If there is a demand for a said product or service, in which they can hopefully generate a profit- employers will form companies and/or hire. If not - they won't. It's not that complicated.
- As President Obama confronts the nation’s dismal unemployment problem — stubbornly stuck at 9.1 percent with, shockingly, zero net jobs created in August — Wall Street and corporate America are working behind the scenes in Washington to push for a series of temporary tax breaks, which they insist will help create jobs.
- Consider it a form of horse trading — tax cuts for jobs. There is only one small problem with this strategy: temporary tax cuts rarely result in new jobs and always result in less tax revenue.
- “Tax policy is not a great lever for adjusting short-term growth,” explained Howard Gleckman, a resident fellow at the Tax Policy Center , who has reviewed dozens of studies on the subject. Most temporary tax holidays “reward people for what they are going to do anyway,” he said, adding that “the bang for the buck is very low — you’re subsidizing companies that were already going to hire.”
- A seminal study by John H. Bishop and Mark Montgomery that looked at the Targeted Jobs Tax Credit bill from 1977, which was aimed at temporarily giving employers an incentive to hire disadvantaged workers, showed that “at least 70 percent of the tax credits were claimed for hiring workers who would have been hired even in the absence of the tax credit.” Companies claimed more than $4.5 billion in credits as a result.
- That is not to suggest that tax policy cannot help with long-term growth — virtually every academic study says it absolutely can — but that tax policy is a lousy way to stimulate the economy on a temporary basis.
- Let’s be honest, even if it is an uncomfortable truth: The jobs crisis is not really a function of tax policy; it is a function of economics. Right now, there is too little demand for products.
- R. David McLean, a visiting assistant professor of finance at the MIT Sloan School of Management, published a new study last week that showed companies were sitting on trillion-dollar piles of cash, not because they are hoarders or greedy, but because they are worried about the economy and that their businesses might not be as strong as they hope in the future.

Supplied data:
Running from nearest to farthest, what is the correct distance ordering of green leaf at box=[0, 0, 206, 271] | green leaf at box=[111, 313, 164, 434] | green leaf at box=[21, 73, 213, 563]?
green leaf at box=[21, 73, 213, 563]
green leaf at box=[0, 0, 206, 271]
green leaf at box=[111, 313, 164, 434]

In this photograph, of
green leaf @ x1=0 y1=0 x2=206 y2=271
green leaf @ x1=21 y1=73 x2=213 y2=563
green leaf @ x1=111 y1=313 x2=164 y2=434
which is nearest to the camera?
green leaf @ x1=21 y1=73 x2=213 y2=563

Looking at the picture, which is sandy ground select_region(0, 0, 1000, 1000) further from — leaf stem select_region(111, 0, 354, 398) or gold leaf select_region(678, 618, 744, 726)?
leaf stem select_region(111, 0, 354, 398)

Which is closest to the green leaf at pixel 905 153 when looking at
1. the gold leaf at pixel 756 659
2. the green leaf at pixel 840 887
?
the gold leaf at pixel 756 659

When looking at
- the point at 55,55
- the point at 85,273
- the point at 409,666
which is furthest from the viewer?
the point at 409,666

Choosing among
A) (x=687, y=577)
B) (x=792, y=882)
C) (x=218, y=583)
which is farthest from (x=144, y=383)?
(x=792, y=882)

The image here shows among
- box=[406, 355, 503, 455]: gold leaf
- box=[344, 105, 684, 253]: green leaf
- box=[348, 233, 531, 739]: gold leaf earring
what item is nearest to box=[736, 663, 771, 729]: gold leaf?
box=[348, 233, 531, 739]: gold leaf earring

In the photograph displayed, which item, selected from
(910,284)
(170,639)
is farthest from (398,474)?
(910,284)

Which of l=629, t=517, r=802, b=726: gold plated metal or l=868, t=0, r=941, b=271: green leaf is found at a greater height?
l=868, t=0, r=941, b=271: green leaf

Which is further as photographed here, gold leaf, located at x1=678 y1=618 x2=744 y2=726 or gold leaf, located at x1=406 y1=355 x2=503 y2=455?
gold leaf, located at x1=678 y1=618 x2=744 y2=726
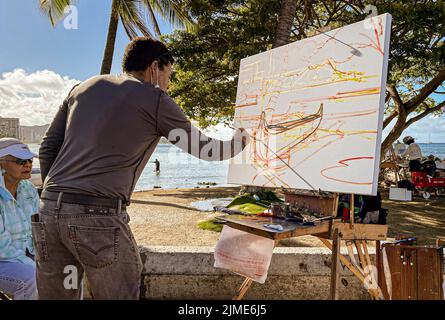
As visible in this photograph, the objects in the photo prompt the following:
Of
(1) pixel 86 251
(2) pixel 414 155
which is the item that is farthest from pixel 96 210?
(2) pixel 414 155

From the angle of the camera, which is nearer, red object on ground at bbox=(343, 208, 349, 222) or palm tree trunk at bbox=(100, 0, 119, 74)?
red object on ground at bbox=(343, 208, 349, 222)

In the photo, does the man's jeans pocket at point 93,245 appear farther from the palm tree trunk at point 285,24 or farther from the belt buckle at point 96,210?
the palm tree trunk at point 285,24

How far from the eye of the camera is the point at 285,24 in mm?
6473

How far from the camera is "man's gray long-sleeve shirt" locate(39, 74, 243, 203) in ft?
5.55

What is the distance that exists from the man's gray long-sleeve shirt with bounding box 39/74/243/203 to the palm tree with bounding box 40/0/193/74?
6906 millimetres

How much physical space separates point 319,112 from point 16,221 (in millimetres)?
2451

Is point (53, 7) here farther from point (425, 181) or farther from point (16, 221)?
point (425, 181)

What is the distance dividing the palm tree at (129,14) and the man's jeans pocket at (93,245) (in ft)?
23.7

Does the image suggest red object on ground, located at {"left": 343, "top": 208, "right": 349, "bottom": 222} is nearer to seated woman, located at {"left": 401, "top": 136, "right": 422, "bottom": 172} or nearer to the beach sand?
the beach sand

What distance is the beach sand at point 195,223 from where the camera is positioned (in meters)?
5.20

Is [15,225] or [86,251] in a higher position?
[86,251]

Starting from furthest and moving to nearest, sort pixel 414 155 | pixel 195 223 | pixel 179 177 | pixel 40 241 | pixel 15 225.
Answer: pixel 179 177 < pixel 414 155 < pixel 195 223 < pixel 15 225 < pixel 40 241

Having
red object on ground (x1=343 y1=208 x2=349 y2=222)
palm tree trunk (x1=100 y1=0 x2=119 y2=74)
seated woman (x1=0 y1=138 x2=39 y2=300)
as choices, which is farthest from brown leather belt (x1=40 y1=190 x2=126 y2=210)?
palm tree trunk (x1=100 y1=0 x2=119 y2=74)
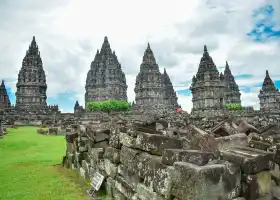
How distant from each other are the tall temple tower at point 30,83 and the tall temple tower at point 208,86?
3730cm

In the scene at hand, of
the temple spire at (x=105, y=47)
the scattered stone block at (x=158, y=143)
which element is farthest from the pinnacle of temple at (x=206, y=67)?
the scattered stone block at (x=158, y=143)

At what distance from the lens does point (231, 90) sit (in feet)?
239

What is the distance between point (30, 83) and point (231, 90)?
54.3 metres

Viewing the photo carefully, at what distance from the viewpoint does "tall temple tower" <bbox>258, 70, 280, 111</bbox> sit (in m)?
63.7

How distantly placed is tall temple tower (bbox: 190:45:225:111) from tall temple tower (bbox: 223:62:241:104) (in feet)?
57.0

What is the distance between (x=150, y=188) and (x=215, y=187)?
1335mm

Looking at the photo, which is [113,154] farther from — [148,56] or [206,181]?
[148,56]

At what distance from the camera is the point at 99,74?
246 feet

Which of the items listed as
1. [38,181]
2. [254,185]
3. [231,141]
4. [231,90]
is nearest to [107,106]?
[231,90]

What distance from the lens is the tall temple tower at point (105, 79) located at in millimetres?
72375

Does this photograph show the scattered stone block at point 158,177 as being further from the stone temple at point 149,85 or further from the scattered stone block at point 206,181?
the stone temple at point 149,85

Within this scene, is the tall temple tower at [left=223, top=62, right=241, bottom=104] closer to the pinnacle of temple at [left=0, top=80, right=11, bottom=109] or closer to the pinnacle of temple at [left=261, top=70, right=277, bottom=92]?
the pinnacle of temple at [left=261, top=70, right=277, bottom=92]

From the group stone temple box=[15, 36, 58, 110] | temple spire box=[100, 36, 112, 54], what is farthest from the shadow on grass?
temple spire box=[100, 36, 112, 54]

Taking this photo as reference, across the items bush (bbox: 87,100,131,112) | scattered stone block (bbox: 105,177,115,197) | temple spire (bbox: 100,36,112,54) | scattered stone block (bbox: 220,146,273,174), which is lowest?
scattered stone block (bbox: 105,177,115,197)
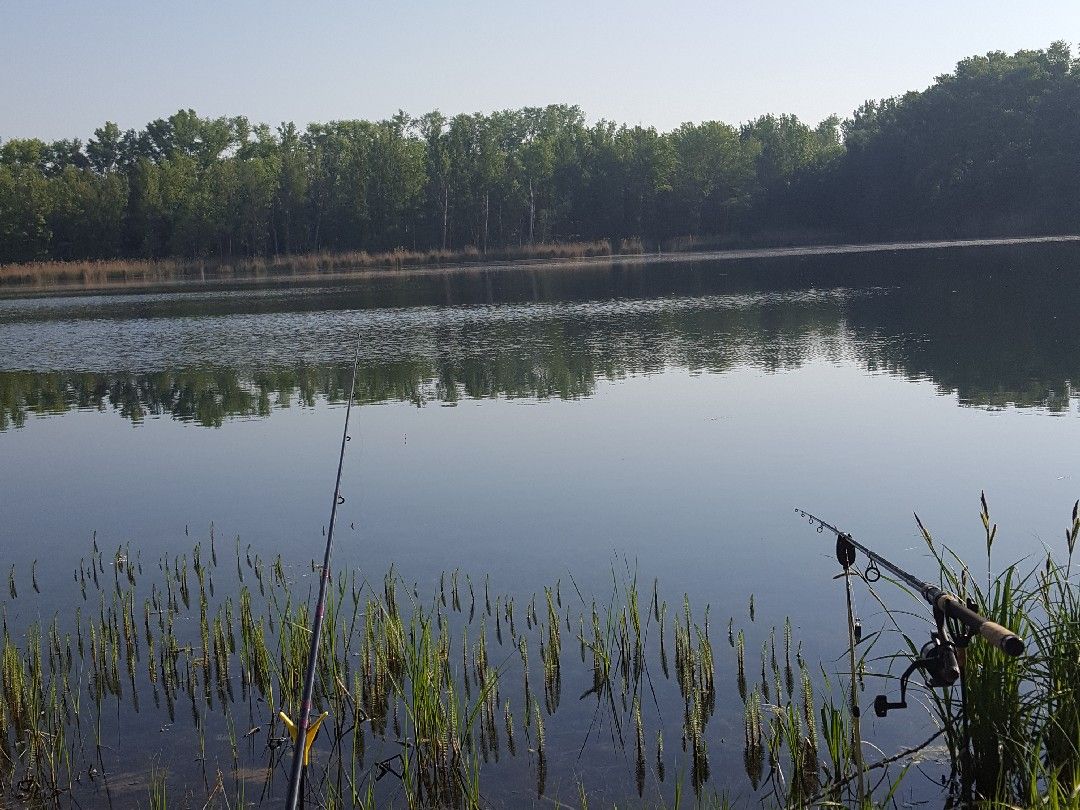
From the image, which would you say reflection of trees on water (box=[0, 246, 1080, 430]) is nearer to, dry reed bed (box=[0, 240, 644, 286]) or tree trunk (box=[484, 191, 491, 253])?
dry reed bed (box=[0, 240, 644, 286])

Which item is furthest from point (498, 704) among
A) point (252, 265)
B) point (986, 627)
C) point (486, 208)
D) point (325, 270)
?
point (486, 208)

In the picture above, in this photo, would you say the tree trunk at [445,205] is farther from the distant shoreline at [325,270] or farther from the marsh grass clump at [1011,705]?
the marsh grass clump at [1011,705]

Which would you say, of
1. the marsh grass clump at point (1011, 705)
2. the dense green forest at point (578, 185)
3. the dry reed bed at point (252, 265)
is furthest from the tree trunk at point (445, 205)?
the marsh grass clump at point (1011, 705)

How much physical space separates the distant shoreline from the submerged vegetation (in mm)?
48382

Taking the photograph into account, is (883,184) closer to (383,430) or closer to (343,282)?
(343,282)

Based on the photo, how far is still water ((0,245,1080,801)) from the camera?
772cm

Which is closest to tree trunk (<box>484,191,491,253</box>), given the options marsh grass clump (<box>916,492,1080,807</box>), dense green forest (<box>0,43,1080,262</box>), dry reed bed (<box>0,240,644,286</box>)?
dense green forest (<box>0,43,1080,262</box>)

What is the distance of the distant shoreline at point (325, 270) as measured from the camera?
58531 millimetres

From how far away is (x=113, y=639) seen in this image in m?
6.57

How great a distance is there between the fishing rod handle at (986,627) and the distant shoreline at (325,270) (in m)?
52.0

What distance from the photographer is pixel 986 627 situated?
291 cm

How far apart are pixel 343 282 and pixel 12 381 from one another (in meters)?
34.1

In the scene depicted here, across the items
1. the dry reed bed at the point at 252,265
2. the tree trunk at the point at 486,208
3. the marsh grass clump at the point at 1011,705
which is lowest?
the marsh grass clump at the point at 1011,705

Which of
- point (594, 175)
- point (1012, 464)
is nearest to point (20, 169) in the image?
point (594, 175)
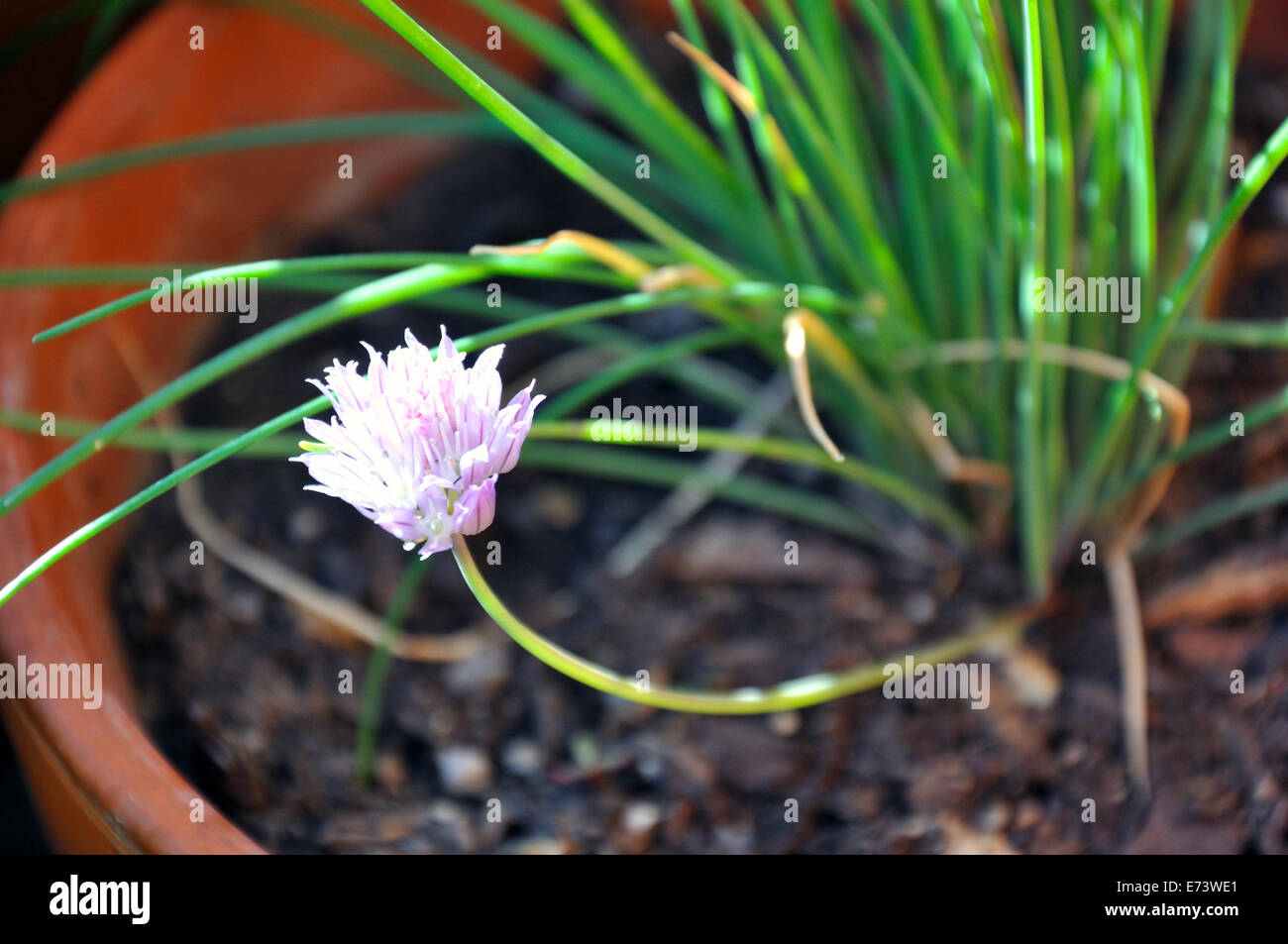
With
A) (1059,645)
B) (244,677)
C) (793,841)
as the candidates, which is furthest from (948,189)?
(244,677)

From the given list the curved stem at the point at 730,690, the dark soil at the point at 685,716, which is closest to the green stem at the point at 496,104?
the curved stem at the point at 730,690

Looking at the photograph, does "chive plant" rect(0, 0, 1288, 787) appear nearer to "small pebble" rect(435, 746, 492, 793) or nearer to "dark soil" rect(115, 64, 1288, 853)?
"dark soil" rect(115, 64, 1288, 853)

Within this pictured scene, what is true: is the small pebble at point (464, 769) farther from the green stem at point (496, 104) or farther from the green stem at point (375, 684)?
the green stem at point (496, 104)

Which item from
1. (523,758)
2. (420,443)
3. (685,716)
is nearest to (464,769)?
(523,758)

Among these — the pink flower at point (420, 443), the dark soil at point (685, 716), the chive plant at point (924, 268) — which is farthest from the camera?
the dark soil at point (685, 716)

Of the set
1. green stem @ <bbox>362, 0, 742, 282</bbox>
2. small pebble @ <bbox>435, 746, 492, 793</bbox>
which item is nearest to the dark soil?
small pebble @ <bbox>435, 746, 492, 793</bbox>
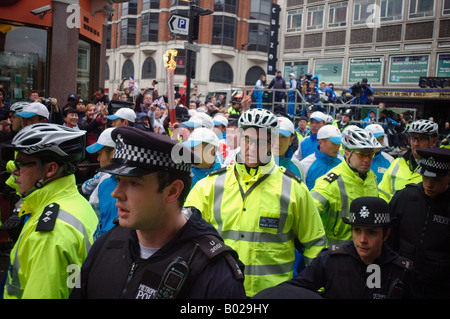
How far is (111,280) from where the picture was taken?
76.7 inches

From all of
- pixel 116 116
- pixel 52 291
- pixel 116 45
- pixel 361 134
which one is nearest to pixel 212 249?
pixel 52 291

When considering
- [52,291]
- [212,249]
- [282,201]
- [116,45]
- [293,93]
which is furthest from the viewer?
[116,45]

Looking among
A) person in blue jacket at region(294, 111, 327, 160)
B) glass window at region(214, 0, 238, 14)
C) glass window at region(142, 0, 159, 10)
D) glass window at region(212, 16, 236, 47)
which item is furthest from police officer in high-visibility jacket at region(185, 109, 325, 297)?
glass window at region(142, 0, 159, 10)

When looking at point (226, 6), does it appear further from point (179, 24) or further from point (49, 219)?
point (49, 219)

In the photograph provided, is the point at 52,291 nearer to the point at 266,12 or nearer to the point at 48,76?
the point at 48,76

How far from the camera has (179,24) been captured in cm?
1080

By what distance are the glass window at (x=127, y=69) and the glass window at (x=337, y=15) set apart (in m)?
29.8

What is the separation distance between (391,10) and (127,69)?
36.2m

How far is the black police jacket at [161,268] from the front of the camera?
1797mm

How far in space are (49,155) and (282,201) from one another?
1797mm

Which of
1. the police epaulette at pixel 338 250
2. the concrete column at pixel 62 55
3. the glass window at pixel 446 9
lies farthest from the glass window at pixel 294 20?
the police epaulette at pixel 338 250

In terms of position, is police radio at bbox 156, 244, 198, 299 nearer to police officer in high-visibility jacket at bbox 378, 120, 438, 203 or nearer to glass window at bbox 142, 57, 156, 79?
police officer in high-visibility jacket at bbox 378, 120, 438, 203

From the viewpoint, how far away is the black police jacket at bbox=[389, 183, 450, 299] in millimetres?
3518

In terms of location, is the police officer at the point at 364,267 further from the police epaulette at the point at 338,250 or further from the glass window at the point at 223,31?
the glass window at the point at 223,31
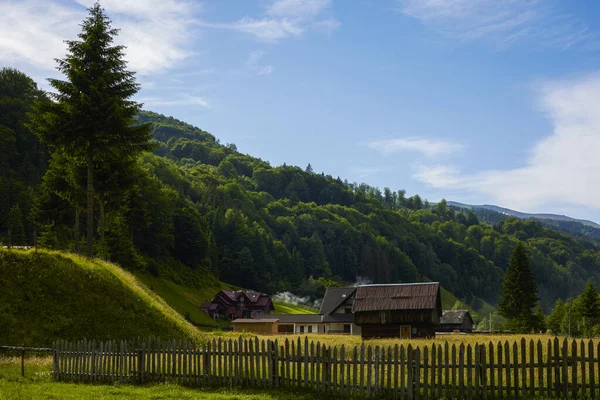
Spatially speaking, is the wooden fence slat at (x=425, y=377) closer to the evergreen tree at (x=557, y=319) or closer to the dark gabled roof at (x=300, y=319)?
the dark gabled roof at (x=300, y=319)

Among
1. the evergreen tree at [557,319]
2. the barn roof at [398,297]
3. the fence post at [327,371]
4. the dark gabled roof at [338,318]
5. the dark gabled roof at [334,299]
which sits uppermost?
the fence post at [327,371]

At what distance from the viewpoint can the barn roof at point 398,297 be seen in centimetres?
6150

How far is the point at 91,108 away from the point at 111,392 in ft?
76.8

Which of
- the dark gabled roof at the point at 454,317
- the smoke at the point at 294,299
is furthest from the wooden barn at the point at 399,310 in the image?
the smoke at the point at 294,299

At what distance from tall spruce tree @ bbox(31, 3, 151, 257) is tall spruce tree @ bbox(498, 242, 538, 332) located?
57.0 meters

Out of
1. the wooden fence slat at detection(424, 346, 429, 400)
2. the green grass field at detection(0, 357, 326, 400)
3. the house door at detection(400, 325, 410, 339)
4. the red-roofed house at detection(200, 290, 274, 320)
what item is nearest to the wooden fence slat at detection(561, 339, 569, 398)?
the wooden fence slat at detection(424, 346, 429, 400)

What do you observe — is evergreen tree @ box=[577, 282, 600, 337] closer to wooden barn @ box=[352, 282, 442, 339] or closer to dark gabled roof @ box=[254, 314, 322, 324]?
wooden barn @ box=[352, 282, 442, 339]

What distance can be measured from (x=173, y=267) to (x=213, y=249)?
2827cm

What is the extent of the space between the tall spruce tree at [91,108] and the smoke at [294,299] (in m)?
135

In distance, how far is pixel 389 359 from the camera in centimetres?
1698

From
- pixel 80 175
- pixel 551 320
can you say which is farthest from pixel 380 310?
pixel 551 320

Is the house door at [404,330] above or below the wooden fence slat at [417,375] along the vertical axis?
below

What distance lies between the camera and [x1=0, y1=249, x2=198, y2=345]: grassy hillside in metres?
27.8

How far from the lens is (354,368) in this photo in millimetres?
17422
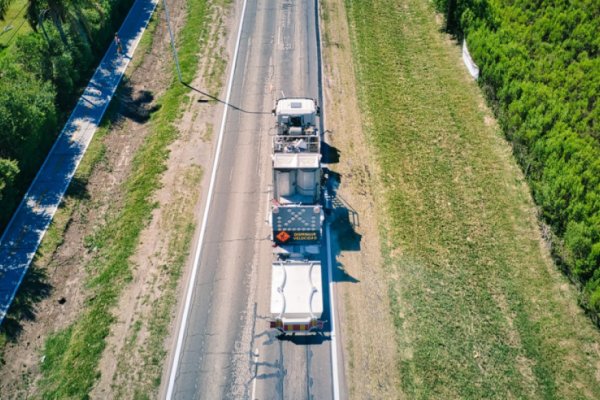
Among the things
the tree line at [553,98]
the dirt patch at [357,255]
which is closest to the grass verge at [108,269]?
the dirt patch at [357,255]

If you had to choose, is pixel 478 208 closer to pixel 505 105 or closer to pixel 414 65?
pixel 505 105

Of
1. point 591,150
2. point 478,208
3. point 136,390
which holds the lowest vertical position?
point 136,390

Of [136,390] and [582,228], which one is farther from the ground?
[582,228]

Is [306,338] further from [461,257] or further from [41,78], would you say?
[41,78]

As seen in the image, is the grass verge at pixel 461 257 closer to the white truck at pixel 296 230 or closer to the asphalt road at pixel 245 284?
the white truck at pixel 296 230

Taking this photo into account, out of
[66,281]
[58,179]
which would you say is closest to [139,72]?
[58,179]

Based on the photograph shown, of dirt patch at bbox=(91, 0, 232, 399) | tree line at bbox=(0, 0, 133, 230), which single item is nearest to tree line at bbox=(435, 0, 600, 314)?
dirt patch at bbox=(91, 0, 232, 399)
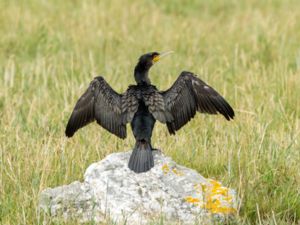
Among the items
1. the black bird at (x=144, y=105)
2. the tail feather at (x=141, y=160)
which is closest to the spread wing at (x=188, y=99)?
the black bird at (x=144, y=105)

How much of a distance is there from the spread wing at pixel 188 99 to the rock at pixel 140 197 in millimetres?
596

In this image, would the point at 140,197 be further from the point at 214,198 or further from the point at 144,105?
the point at 144,105

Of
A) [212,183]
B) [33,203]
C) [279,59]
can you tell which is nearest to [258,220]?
[212,183]

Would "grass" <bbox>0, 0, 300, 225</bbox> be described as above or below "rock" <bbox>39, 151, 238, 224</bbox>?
above

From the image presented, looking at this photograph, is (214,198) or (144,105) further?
(144,105)

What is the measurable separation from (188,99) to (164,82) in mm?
2915

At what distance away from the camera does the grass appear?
5.59m

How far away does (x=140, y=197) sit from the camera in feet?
16.5

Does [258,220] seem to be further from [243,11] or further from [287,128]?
[243,11]

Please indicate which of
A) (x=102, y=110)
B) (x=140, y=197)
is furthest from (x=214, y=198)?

Task directions: Please quote the stretch from "If there is" through "not that complicated." in the text on temporary tax breaks and jobs.

Response to this task:
If there is a demand for a said product or service, in which they can hopefully generate a profit- employers will form companies and/or hire. If not - they won't. It's not that complicated.